THINGS TO DO
A: Summarize the page on succinct data structures in two sentences.
B: From the page on succinct data structures, return everything from "When to use" down to "offline (queries online)", copied word for word.

GIVEN PASSAGE

==============================

Succinct Data Structure
What it is
Succinct data structures represent data in space close to information-theoretic lower bounds while supporting efficient queries. For example, a set of n items from universe U requires at least log_2(|U| choose n) bits; succinct structures achieve this + o(n) overhead. Key insight: can compress data and query it without full decompression.
[illustrate: Space comparison: uncompressed vs. compressed vs. succinct; operation examples showing how queries work on compressed representation]
How it works
-
Information-theoretic bounds:
- n items from universe U require ≥ log(C(|U|, n)) bits
- Example: bitmaps of n set bits from 2^m positions need ≥ log(C(2^m, n)) bits
-
Succinct representation:
- Use asymptotically optimal space: log(C(|U|, n)) + o(n) bits
- Support rank/select queries in O(log n) or O(1)
-
Trade-off: Time complexity increases vs. uncompressed structures
Example
Uncompressed bitmap: 1,000,000 bits
Information-theoretic lower bound: ~500,000 bits (if only 500k bits set)
Succinct bitmap: ~500,500 bits (near-optimal + small overhead)
Query "rank(position)" (count 1s up to position): O(log n) or O(1)
Query "select(k)" (find k-th 1): O(log n)
# Memory savings: 2–10x compression while maintaining fast operations
Variants and history
Succinct structures emerged in algorithmics (1990s). Jacobson’s succinct bitmaps (1989) pioneered this. Wavelet trees and FM-indexes build on succinct principles. Modern compressors (gzip, bzip2) achieve compression but require decompression; succinct structures compress AND support queries. Applications: compressed IR indexes, bioinformatics (DNA sequence search), graph compression.
When to use it
Use succinct structures when:
- Space is extremely limited (billions of items)
- Query speed on compressed data is important
- Information-theoretic bounds are relevant
- Index/structure creation is offline (queries online)
- Examples: full-text indexes (FM-index), compressed graphs
Succinct structures are sophisticated; practical tradeoffs often favor simpler compression (gzip) + decompression unless space is critical.

==============================

SUPPLIED DATA
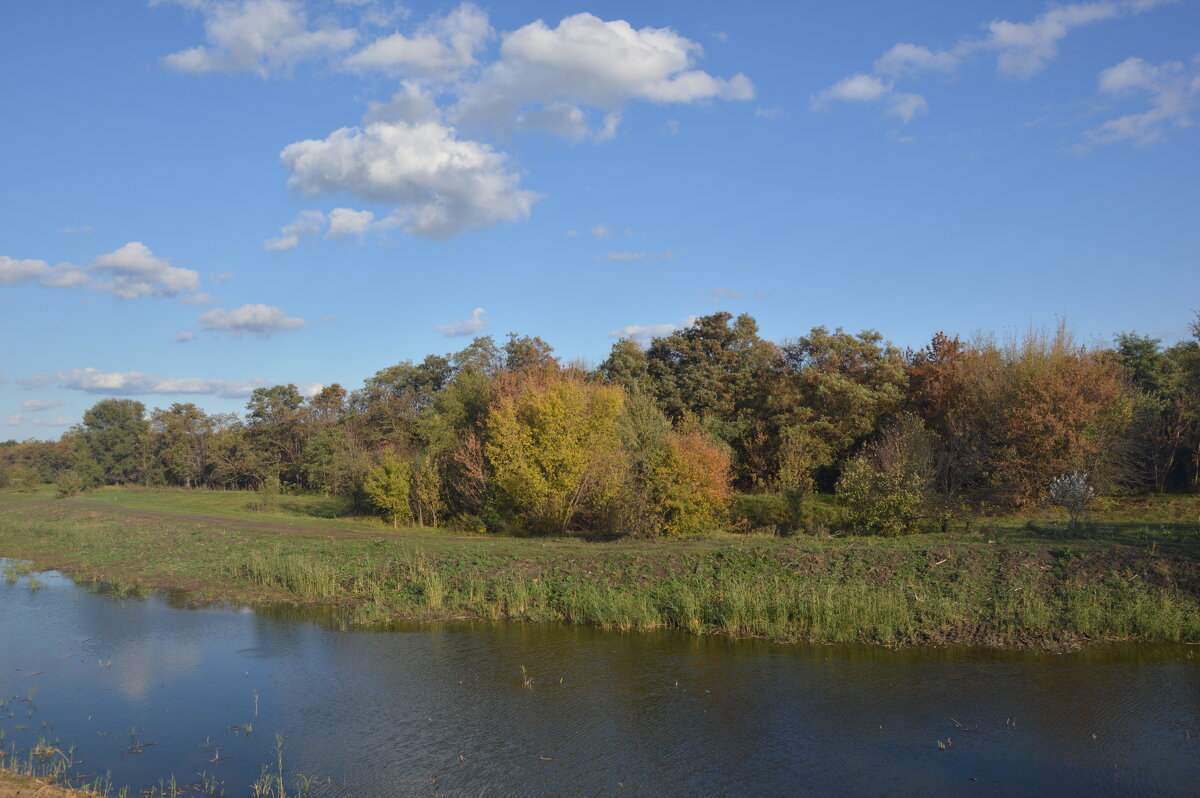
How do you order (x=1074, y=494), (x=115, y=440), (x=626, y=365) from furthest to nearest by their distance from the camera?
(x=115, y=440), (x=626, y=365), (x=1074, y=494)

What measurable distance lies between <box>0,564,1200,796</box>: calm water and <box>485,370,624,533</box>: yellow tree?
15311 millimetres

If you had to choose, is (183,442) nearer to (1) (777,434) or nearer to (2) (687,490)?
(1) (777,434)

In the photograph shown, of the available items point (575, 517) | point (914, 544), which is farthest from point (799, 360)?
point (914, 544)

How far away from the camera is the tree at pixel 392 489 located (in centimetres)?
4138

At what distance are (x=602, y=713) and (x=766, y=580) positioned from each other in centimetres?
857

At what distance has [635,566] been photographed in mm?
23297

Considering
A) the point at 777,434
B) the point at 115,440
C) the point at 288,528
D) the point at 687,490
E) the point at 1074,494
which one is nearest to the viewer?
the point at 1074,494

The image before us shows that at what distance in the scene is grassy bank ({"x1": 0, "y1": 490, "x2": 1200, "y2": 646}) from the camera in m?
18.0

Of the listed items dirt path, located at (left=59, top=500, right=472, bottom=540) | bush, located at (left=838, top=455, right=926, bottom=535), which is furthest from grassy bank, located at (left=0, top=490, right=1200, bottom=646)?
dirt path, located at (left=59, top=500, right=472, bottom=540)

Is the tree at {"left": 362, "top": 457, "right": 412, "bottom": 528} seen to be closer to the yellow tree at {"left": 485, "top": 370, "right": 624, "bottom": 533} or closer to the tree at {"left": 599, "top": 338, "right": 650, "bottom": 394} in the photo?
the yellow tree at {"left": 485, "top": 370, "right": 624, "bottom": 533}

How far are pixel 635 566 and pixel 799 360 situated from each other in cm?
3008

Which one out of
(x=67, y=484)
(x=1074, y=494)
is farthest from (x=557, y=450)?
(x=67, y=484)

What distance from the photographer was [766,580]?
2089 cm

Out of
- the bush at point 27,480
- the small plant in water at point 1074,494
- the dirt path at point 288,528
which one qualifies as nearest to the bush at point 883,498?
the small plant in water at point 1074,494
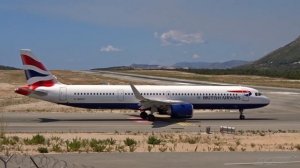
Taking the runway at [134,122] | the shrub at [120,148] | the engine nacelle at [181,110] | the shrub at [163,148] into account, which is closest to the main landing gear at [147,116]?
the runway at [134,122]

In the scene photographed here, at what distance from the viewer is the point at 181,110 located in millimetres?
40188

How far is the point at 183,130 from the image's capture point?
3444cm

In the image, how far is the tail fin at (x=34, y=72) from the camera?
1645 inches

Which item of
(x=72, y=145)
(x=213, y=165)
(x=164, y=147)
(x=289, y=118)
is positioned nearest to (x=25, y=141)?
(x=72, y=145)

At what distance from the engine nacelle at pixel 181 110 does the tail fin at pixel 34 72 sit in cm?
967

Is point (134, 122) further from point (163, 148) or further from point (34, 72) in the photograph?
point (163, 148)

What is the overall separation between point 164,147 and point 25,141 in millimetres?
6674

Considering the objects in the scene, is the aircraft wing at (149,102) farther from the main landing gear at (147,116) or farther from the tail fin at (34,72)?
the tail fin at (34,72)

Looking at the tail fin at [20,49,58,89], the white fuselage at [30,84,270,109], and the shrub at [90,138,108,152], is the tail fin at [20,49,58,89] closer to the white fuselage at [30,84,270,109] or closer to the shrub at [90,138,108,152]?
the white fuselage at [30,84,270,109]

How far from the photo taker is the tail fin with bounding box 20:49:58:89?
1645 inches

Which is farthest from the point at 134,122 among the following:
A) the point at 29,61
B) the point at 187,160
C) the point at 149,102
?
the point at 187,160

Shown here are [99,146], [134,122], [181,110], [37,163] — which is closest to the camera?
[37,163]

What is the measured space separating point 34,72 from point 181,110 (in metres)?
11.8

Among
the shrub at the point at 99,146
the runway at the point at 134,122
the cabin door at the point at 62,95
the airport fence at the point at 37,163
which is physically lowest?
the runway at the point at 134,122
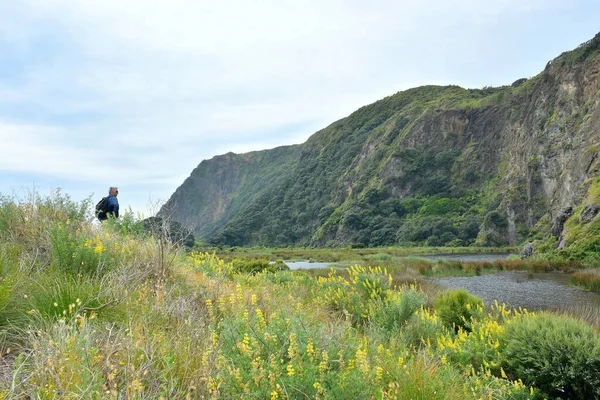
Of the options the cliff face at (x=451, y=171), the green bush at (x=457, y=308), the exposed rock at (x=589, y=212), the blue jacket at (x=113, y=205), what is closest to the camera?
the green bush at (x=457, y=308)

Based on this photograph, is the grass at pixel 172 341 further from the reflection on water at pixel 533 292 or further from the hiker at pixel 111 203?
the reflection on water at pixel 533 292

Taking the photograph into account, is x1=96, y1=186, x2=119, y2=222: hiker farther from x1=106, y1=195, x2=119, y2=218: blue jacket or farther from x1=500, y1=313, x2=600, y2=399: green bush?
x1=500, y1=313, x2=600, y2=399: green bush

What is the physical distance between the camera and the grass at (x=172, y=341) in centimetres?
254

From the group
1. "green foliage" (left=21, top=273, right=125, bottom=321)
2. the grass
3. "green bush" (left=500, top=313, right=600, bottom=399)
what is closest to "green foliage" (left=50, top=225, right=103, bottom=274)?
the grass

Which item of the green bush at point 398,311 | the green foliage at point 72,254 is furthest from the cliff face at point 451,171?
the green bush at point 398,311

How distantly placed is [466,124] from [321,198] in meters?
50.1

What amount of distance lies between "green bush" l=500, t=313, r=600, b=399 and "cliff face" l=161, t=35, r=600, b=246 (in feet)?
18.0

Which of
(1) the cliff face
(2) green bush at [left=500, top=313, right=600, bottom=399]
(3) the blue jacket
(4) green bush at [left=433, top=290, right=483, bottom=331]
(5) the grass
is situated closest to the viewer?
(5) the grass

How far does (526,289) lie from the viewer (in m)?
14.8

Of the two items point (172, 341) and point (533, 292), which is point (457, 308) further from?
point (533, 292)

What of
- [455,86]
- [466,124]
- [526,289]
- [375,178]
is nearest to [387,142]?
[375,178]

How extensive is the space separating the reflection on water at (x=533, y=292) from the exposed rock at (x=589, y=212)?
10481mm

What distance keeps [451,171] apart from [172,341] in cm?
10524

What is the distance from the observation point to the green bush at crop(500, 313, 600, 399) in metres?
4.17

==============================

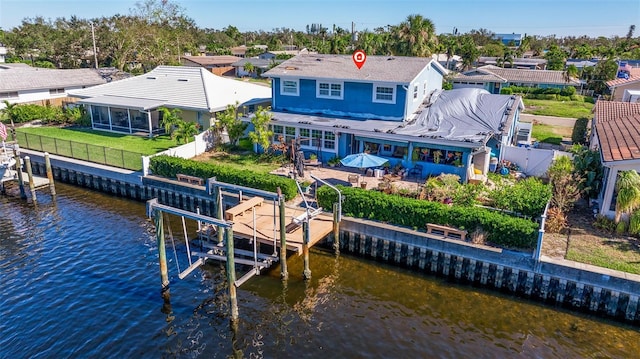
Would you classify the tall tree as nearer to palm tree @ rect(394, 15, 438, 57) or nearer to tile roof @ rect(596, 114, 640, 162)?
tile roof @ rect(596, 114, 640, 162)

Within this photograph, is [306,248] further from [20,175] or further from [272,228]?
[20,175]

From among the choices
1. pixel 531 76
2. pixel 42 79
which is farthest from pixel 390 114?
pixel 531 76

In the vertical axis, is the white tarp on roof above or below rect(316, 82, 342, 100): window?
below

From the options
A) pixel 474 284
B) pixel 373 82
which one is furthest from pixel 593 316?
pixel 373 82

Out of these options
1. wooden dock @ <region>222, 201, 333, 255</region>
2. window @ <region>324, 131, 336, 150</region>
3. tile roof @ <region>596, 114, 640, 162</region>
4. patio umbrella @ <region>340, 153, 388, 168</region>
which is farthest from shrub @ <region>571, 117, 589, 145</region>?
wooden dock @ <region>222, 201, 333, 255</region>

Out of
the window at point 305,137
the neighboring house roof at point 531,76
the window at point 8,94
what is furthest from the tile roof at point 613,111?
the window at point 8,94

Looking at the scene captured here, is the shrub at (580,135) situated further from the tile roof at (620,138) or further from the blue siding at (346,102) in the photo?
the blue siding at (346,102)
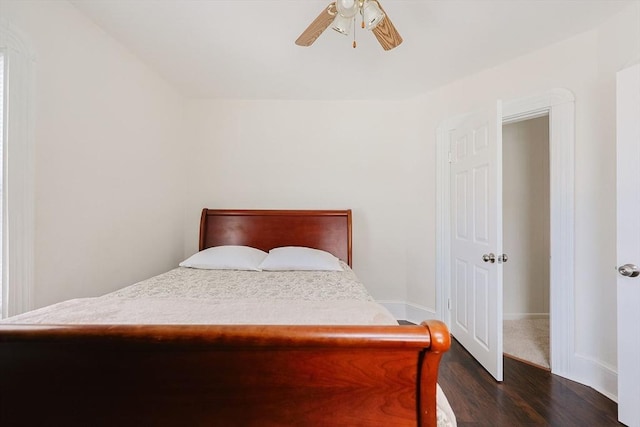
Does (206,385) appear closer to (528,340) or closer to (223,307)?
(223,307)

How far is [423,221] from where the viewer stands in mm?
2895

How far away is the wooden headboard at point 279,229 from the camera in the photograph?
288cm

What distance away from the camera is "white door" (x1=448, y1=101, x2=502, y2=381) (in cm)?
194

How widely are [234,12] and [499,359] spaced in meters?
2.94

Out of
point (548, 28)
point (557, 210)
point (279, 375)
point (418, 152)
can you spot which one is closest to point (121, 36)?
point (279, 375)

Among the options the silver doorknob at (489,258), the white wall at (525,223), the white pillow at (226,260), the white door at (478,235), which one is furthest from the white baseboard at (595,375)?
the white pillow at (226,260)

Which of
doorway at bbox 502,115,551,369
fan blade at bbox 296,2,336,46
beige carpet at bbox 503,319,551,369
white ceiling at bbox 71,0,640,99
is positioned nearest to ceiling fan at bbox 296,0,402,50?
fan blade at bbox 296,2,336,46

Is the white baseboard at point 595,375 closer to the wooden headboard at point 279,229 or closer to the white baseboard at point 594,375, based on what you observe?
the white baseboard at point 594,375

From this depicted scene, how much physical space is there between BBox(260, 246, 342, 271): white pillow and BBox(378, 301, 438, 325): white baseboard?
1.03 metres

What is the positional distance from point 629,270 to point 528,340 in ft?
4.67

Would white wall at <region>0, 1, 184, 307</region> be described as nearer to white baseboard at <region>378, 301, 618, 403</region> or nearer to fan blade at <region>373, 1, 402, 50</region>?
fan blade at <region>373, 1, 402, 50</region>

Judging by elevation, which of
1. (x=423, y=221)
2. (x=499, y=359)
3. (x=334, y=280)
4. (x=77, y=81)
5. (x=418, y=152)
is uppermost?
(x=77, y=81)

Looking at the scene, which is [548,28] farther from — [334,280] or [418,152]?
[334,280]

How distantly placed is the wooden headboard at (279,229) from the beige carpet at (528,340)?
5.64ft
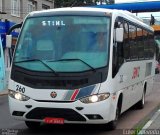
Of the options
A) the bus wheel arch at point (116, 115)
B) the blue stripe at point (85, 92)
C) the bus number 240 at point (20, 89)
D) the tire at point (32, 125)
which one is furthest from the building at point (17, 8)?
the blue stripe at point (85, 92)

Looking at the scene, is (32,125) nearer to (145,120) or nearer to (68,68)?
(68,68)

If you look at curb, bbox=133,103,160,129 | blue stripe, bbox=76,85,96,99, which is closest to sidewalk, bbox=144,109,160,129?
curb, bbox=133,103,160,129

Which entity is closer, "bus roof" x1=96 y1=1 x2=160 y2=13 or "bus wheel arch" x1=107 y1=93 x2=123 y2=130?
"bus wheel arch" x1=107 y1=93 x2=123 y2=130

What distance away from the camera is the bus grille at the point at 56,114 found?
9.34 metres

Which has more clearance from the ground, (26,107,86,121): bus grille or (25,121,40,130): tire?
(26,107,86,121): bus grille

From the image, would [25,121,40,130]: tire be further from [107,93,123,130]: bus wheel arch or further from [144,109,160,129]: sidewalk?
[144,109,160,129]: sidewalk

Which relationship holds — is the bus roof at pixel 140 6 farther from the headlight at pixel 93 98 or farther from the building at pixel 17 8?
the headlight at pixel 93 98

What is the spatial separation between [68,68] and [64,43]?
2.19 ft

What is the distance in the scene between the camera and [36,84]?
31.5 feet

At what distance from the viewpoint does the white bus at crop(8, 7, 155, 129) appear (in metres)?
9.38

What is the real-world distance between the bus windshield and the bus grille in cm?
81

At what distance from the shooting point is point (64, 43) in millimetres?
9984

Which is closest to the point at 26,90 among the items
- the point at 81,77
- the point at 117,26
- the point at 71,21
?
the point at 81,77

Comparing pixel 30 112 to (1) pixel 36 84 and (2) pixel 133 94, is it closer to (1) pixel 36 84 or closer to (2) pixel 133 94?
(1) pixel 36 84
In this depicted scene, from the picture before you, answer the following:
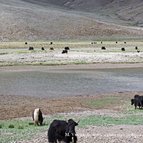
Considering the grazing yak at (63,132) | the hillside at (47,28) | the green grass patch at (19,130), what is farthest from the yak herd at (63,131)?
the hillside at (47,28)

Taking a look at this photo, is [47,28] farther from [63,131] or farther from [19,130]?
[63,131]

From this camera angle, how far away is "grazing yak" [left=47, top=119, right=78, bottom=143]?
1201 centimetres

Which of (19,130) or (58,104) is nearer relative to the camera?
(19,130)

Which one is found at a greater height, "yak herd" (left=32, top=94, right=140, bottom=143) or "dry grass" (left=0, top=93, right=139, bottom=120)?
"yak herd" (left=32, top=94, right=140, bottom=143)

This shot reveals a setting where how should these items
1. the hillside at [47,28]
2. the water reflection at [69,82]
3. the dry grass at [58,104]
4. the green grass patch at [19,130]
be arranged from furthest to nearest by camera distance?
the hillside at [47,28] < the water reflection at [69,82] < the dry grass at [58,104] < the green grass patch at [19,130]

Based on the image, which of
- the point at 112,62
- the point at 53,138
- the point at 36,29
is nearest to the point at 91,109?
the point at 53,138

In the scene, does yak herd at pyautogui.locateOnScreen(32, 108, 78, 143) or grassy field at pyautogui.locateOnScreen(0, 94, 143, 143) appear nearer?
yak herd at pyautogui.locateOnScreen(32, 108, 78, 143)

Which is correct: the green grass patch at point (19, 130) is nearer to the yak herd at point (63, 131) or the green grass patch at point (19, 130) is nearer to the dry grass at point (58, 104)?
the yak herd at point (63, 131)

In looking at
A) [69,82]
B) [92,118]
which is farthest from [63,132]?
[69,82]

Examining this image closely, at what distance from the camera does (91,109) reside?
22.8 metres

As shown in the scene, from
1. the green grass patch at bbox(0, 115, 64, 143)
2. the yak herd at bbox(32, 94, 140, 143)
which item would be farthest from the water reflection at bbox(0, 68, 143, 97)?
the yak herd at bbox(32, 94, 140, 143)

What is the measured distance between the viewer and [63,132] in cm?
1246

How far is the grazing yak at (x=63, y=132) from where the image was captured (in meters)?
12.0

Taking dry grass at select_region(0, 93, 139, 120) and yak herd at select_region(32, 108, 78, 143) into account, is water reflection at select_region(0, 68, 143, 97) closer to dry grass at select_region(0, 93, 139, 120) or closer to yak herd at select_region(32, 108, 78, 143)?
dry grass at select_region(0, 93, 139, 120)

==============================

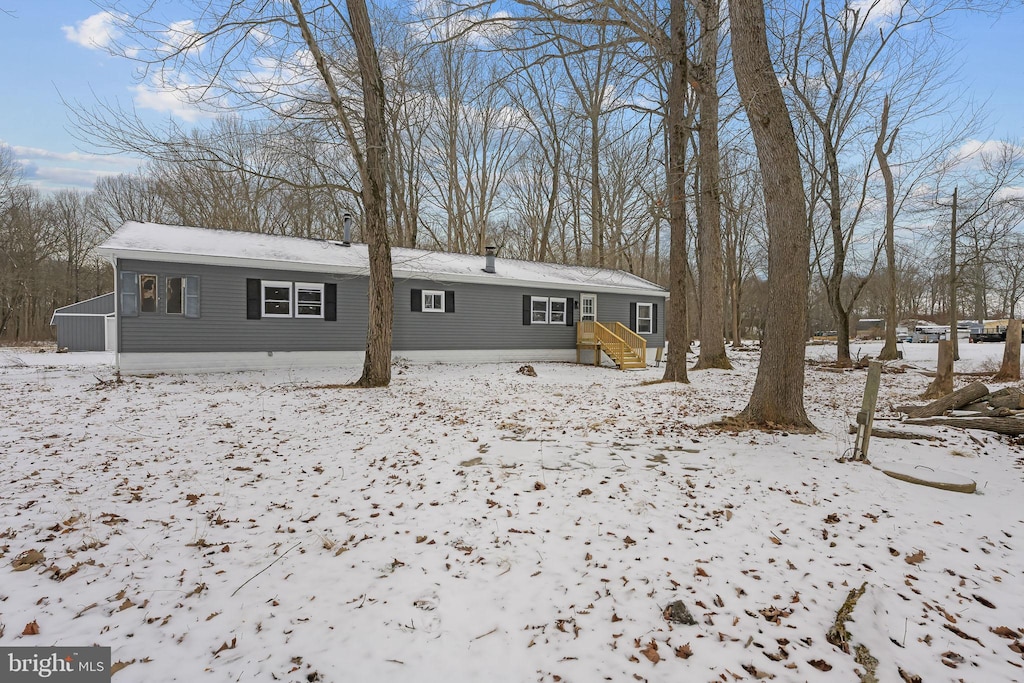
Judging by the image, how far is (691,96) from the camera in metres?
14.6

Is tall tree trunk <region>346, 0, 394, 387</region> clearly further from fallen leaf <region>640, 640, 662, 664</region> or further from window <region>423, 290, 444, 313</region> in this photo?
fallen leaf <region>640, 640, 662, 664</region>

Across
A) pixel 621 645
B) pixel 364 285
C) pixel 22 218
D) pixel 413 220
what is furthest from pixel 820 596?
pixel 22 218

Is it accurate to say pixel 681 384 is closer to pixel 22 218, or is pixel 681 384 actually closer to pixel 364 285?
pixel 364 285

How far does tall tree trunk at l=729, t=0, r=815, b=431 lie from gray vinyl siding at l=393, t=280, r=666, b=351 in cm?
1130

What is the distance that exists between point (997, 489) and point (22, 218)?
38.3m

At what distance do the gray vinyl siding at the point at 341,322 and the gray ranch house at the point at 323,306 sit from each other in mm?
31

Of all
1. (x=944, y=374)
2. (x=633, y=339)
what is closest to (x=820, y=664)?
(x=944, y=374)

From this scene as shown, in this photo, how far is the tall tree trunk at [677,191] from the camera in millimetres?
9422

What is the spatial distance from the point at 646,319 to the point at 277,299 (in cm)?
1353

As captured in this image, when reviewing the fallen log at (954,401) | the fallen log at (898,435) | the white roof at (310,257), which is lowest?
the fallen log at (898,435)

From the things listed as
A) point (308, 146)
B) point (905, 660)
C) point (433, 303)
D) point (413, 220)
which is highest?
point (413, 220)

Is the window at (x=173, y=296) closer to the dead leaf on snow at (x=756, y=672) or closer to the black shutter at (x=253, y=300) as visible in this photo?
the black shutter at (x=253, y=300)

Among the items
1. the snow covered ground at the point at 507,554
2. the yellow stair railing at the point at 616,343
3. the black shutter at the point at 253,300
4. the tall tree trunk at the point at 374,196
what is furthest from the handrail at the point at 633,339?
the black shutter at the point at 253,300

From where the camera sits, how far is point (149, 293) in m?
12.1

==============================

TASK-BY-TASK RESULTS
A: Succinct data structures store data in space close to information-theoretic lower bounds, about log(C(|U|, n)) + o(n) bits, while still supporting efficient queries such as rank and select without full decompression. They suit cases where space is extremely limited and query speed on compressed data matters, though their time complexity is higher than that of uncompressed structures, and simpler compression like gzip is often favored unless space is critical.

B:
When to use it
Use succinct structures when:
- Space is extremely limited (billions of items)
- Query speed on compressed data is important
- Information-theoretic bounds are relevant
- Index/structure creation is offline (queries online)